Al met enige regelmaat en dan vooral in de huiselijke kring voor ouwe taart uitgemaakt, doe ik het nu lekker zelf. Want als je door allerlei mankementen niet meer zo mobiel bent en weinig meer beleeft, verval je kennelijk in herinneringen. Ik ga hier heus niet aan een soort memoires beginnen, al is wel waar dat ik soms terugverlang naar het Frankrijk van toen ik hier een jaar of dertig geleden arriveerde.
Ik heb vast weleens verteld dat mijn Franse leven een paar jaar is onderbroken door een nóg zuiderlijker bestaan. In de Portugese Algarve. Ideetje van de echtgenoot: we zijn nog vlot ter been, laten we nog een ander land proberen.
Er werd op een afgelegen heuvel een huis gebouwd dat ik van binnen helemaal naar mijn hand kon zetten. Een mooier huis in the middle of nowhere heb ik nooit gehad, met uitzicht op de oceaan. Mijn honden. de kat en de echtgenoot waren er heel enthousiast. Ik niet. Stroom via zo’n generator, water oppompen uit een bron, gedoe allemaal, en wat me vooral niet beviel: ik kreeg die taal daar maar niet in m’n kop. Ongeveer 9 km lager was er een gehucht, met een café. Vaak aangelegd, maar onmogelijk om enig contact met die mensen te krijgen. Aan de kust geen probleem, daar spreekt iedereen Engels. Na een verwoestende natuurbrand, mijn huis bleef nog net gespaard, vond ik het genoeg. Terug naar Frankrijk, ik had echt geleden aan mal de pays (heimwee). De dieren en de echtgenoot hadden zich maar te schikken.
Toen we eindelijk de Spaans-Franse grens waren overgestoken, vroeg ik de echtgenoot even te stoppen. Ik stapte uit en kuste de Franse grond. Het regende. Ik zou ook nog “Vive la République!” hebben geroepen.
Nooit eerder vanachter het stuur zo boos voor een complete gek uitgemaakt. De volgende 300 kilometer kwam in mijn Mitsubishi Pajero steeds de ongezellige optie echtscheiding ter sprake.

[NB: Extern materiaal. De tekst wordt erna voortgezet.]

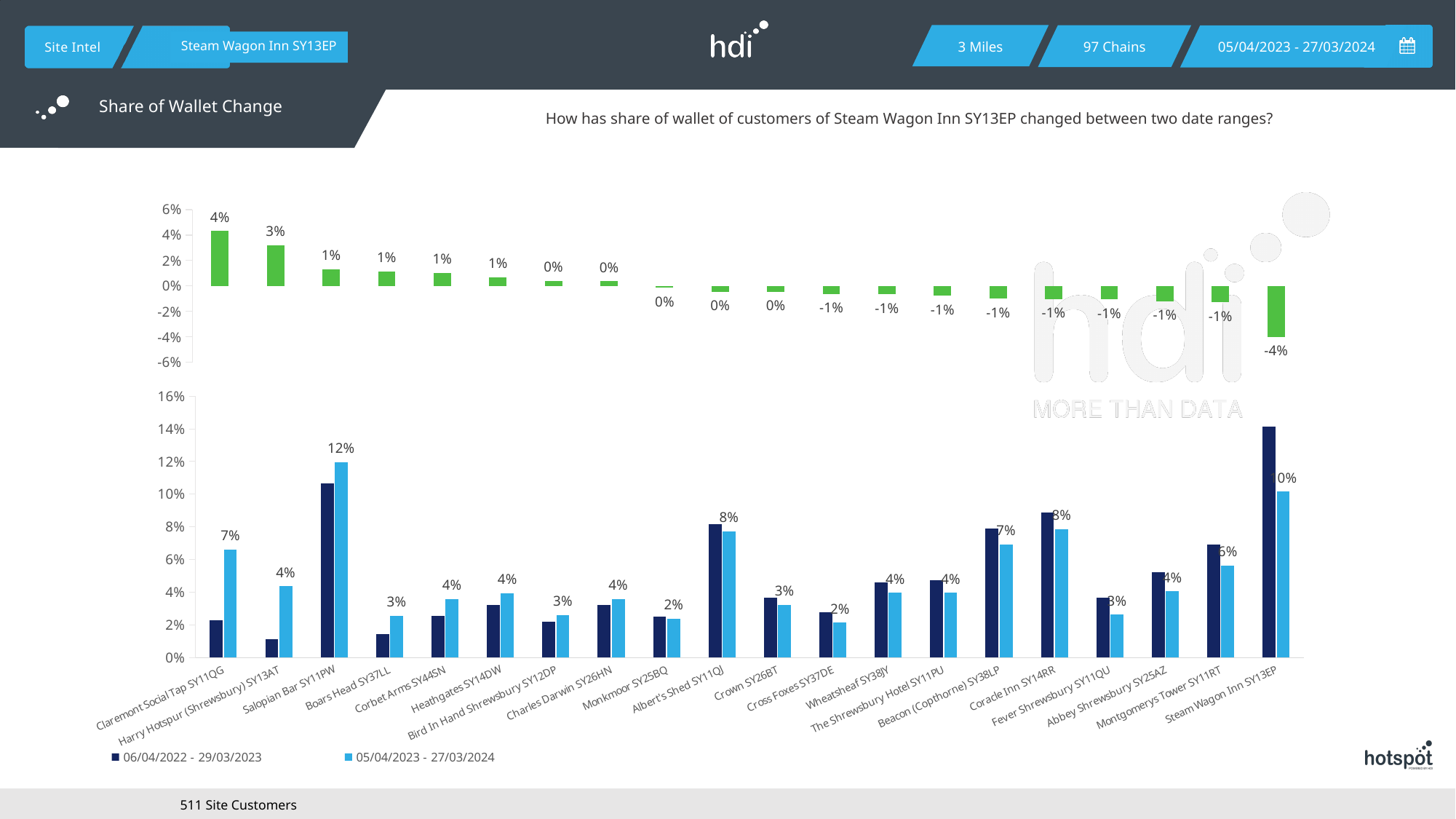
In the top chart (share of wallet change), what is the value for Steam Wagon Inn SY13EP? -4% In the bottom chart, what is the value for Salopian Bar SY11PW in the 05/04/2023 - 27/03/2024 series? 12% In the top chart (share of wallet change), what is the value for Claremont Social Tap SY11QG? 4% In the top chart (share of wallet change), which category has the highest value? Claremont Social Tap SY11QG In the top chart (share of wallet change), which category has the lowest value? Steam Wagon Inn SY13EP How many series does the legend of the bottom chart list? 2 In the bottom chart, which category has the highest value in the 05/04/2023 - 27/03/2024 series? Salopian Bar SY11PW In the bottom chart, is the value for Steam Wagon Inn SY13EP in the 06/04/2022 - 29/03/2023 series greater or less than 12%? greater In the bottom chart, which is larger for Claremont Social Tap SY11QG: the 06/04/2022 - 29/03/2023 value or the 05/04/2023 - 27/03/2024 value? 05/04/2023 - 27/03/2024 In the top chart (share of wallet change), what is the difference between the values for Claremont Social Tap SY11QG and Harry Hotspur (Shrewsbury) SY13AT? 1% What kind of chart is the bottom chart? Bar chart In the bottom chart, what is the value for Steam Wagon Inn SY13EP in the 05/04/2023 - 27/03/2024 series? 10%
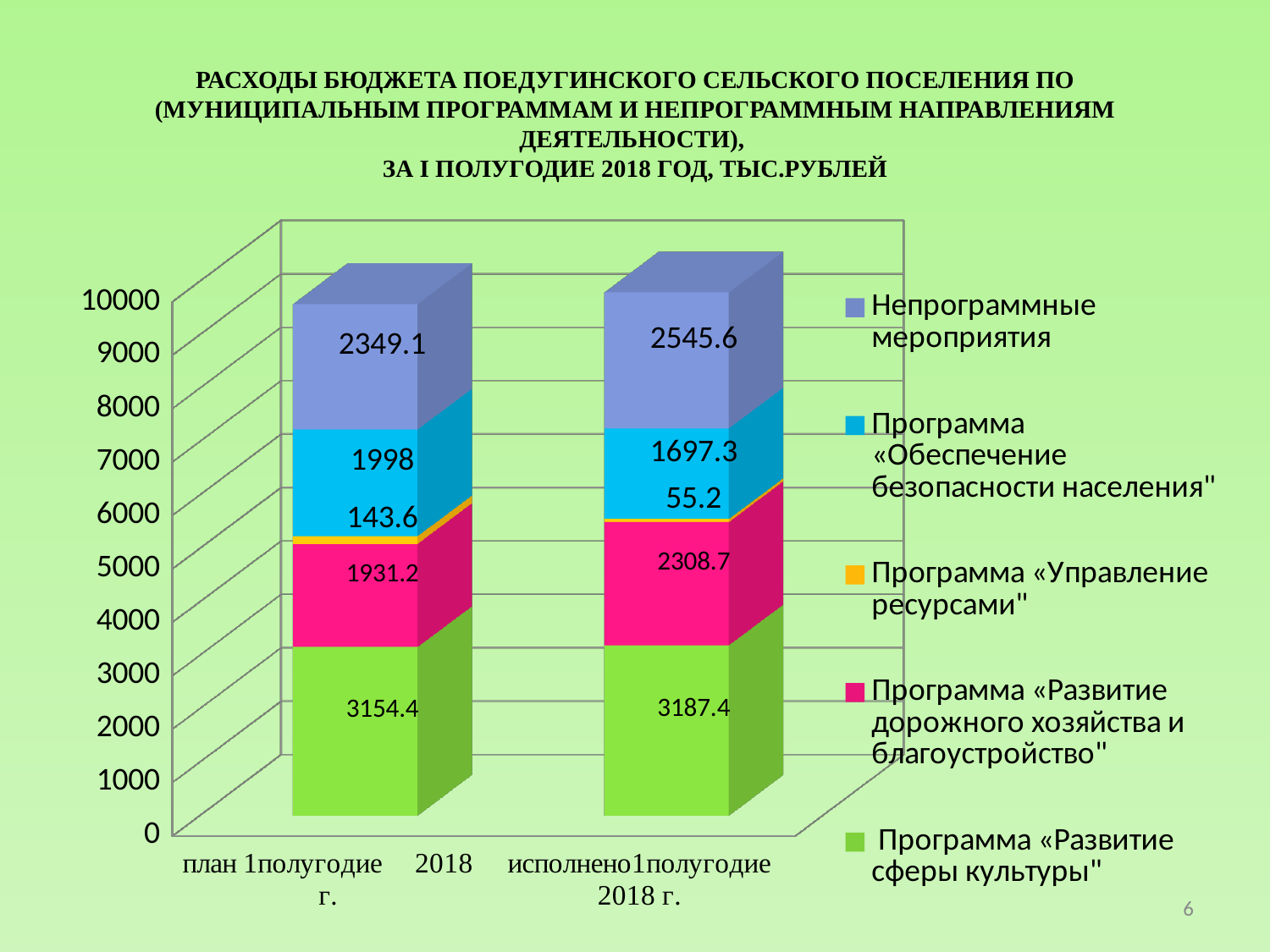
What is the total of the «план 1полугодие 2018 г.» stacked bar? 9576.3 What is the total of the «исполнено 1полугодие 2018 г.» stacked bar? 9794.2 Which series has the largest value in the «исполнено 1полугодие 2018 г.» bar? Программа «Развитие сферы культуры» What is the value of Программа «Обеспечение безопасности населения» for «исполнено 1полугодие 2018 г.»? 1697.3 Which series has the smallest value in the «план 1полугодие 2018 г.» bar? Программа «Управление ресурсами» What kind of chart is shown on the slide? Stacked bar chart Which is larger for Программа «Обеспечение безопасности населения»: the «план» value or the «исполнено» value? план (1998) What is the value of Программа «Управление ресурсами» for «план 1полугодие 2018 г.»? 143.6 What is the value of «Непрограммные мероприятия» for «план 1полугодие 2018 г.»? 2349.1 What is the value of Программа «Развитие дорожного хозяйства и благоустройство» for «исполнено 1полугодие 2018 г.»? 2308.7 What is the difference between the «исполнено» and «план» values for «Непрограммные мероприятия»? 196.5 How many series does the legend list? 5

Ik was weer terug in mijn oude, eerste Franse dorpje. Er was pijnlijk veel veranderd, toeristic’s en masse, en zelfs het vertrouwde café was ‘geuplift’, als dat zo heet. Vrienden van toen bleken overleden. Ik weet het, je moet nooit teruggaan naar waar je vandaan komt. Ik vond het niks meer en verhuisde naar een kleiner dorpje, dieper in de Var, waar ik nog wel iets van vroeger terugvond.

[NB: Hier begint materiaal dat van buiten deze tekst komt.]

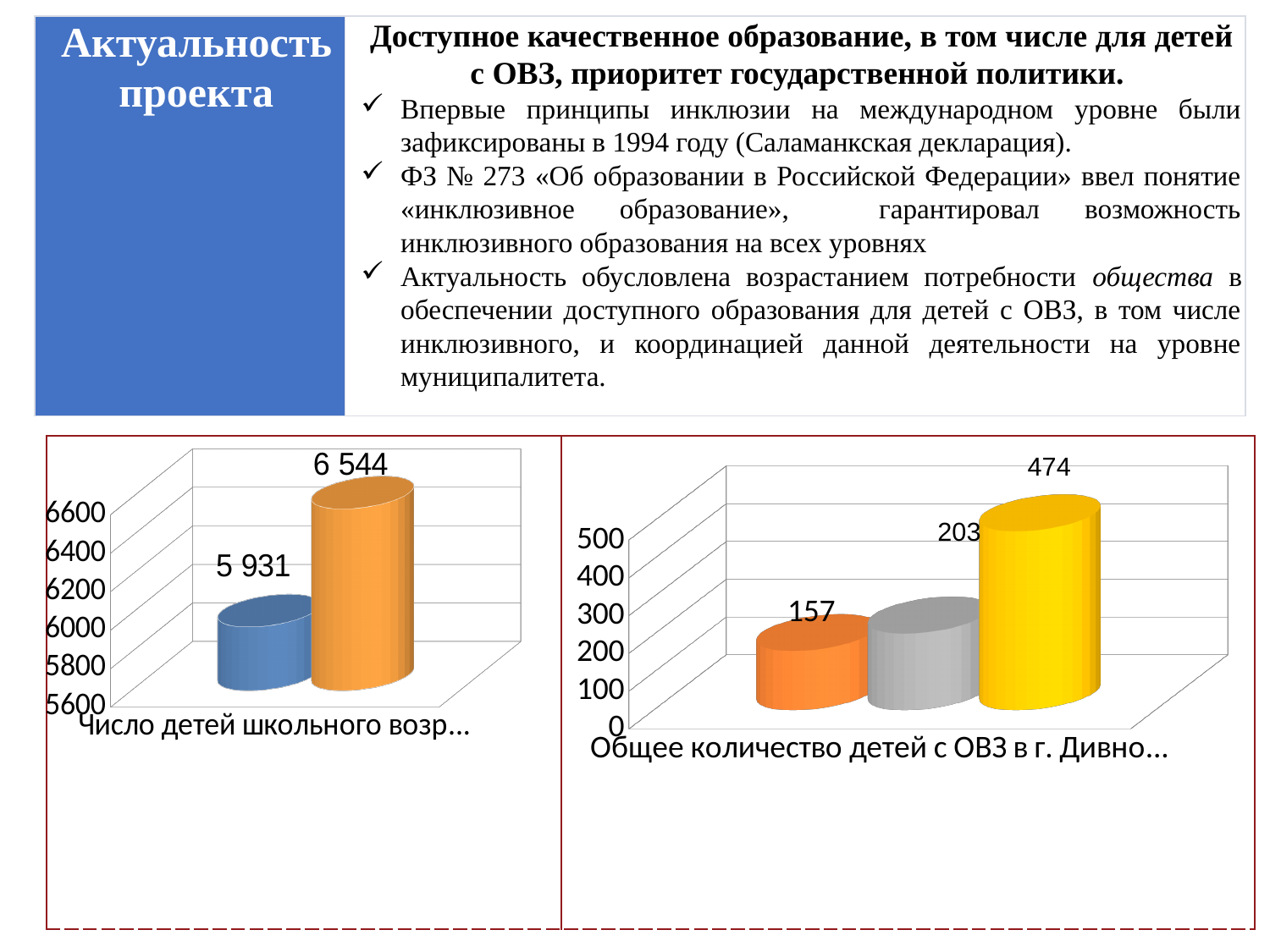
On the right chart, what value is shown on the yellow bar? 474 On the right chart, which bar has the highest value? the yellow bar (474) On the left chart, what value is shown on the orange bar? 6 544 On the right chart, do the values rise or fall from left to right? rise On the right chart, what value is shown on the orange bar? 157 On the right chart, what is the difference between the yellow bar (474) and the orange bar (157)? 317 What kind of chart is the left chart? bar chart On the left chart, what is the difference between the orange bar (6 544) and the blue bar (5 931)? 613 On the right chart, what value is shown on the grey bar? 203 On the left chart, which bar is taller, the blue one or the orange one? the orange one On the left chart, what value is shown on the blue bar? 5 931 On the left chart, how many bars are plotted? 2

Ik denk nu vaak aan hoe het was, mijn begin in Frankrijk. Wat ik allemaal moest leren. Dat je voor betrouwbare informatie in het café moet wezen en juist niet bij de mairie. In de kroeg weten ze alles, en anders weten ze het beter. Zo was ik in mij eerste week spontaan en met de beste bedoelingen naar het plaatselijke domaine gegaan om echte Provençaalse rosé in te kopen. Leek me stap één in de inburgeringscursus die ik me voorgenomen had. Ik kreeg 5 liter mee in een wat blijkbaar een bonbonne heette, een soort mandfles. Ik snapte dat ik zelf moest gaan bottelen. Ik had wel een paar lege wijnfessen, maar geen kurken. Gauw naar de superette, die had ze gelukkig op voorraad. Als ervaringsdeskudige wist ik natuurlijk wel hoe je een kurk uit een wijnfles krijgt, maar hoe krijg je ‘m erin? De waterpomptang bracht uitkomst en ik plakte heel kinderachtig handgeschreven etiketten met Château Étincelle 1990 op die flessen. Étincelle is Frans voor vonk.
Tijdens het bottelen had ik mijn wijn geproefd. Nee, zoveel wist ik al, dit is geen toppertje. Ik weet niet meer hoeveel francs ik ervoor betaald heb. Een paar dagen later werd ik in het café uitgelachen. Was ik echt naar het domaine geweest voor wijn? Dat deed echt niemand in het dorp. Want een paar kilometer verderop had je een kleine vignoble en daar maakten ze rosé zoals die hoort te smaken. En nog beter dan dat. Bovendien zacht geprijsd. Dat wist toch iedereen? Ja, maar ik dus nog niet.
Aangeslagen heb ik die etiketten van mijn flessen gepeuterd. Als iemand me toen gezien had, was er vast ‘ouwe taart’ gedacht. Ik dacht trouwens hetzelfde.